■ Activity list ■
A - In the post about fixing a currency exchange rate before a holiday, how many euros does FairFX give for £1,000?
B - Write the next part of the post about fixing a currency exchange rate before a holiday, starting after its final sentence.

■ Excerpted text ■
How do you know the rate you’re ‘fixing’ is a good one? If you fix yourself into a certain rate for a holiday in three months, and the pound gets stronger over those three months, you’ve fixed yourself into a bad rate. It seems to me you’re as likely as not to lose out doing this.

At the moment, FairFX will give you €1,110 for £1,000. This much in euros would only cost you £976 on Monzo today (or to put it another way, you would get €1,137 for £1,000). If the pound’s value doesn’t change in three months, you’ve essentially lost €27 using FairFX. If the pound’s value increases, you will lose much more. If the pound’s value decreases, you’ve done well.

So there is a chance that you get more foreign currency by ‘fixing’ it now, but there’s also a (greater) chance that you lose out.


(Alex Sherwood) #19

Good point, most people get this wrong.

■ Raw data ■

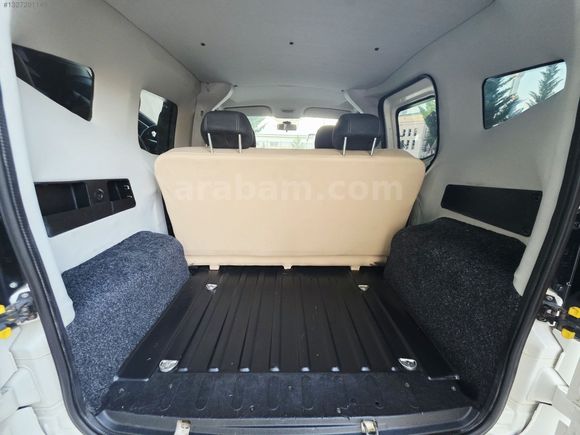 2014 HATASIZ DEĞİŞENSİZ 275 BİNDE KLİMALI DOLU PAKET TERTEMİZ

■ Exercise responses ■
A - €1,110.

B -
Those FairFX charges are pretty shocking :grimacing:

The only reason I can understand people wanting to purchase currencies months in advance is if they’re really short of money & they want to make sure that they have enough money to spend on their holiday. But otherwise, it doesn’t seem worth the hassle to me :man_shrugging:

Martin Lewis gives a good roundup of your options here -


(Ed Mardell) #20

I think you guys are arguing the reasons without looking at fact that people do want it and can also be successful with it.

I ‘invested’ a significant amount pre brexit vote as I felt the country would opt out. Paid for large chunk of a foreign holiday. Also there are times when you can see in a flood of bad rates that you get political news that gives you a decent rate.

I agree its a gamble but if you have larger chunks to pay, often worth it if you’re careful.

There are also times moving larger amounts to pay that you want to be locked in at a price rather than risk it going higher. Cars and houses etc. Companies have successful businesses filling this need and no reason why Monzo couldnt benefit too.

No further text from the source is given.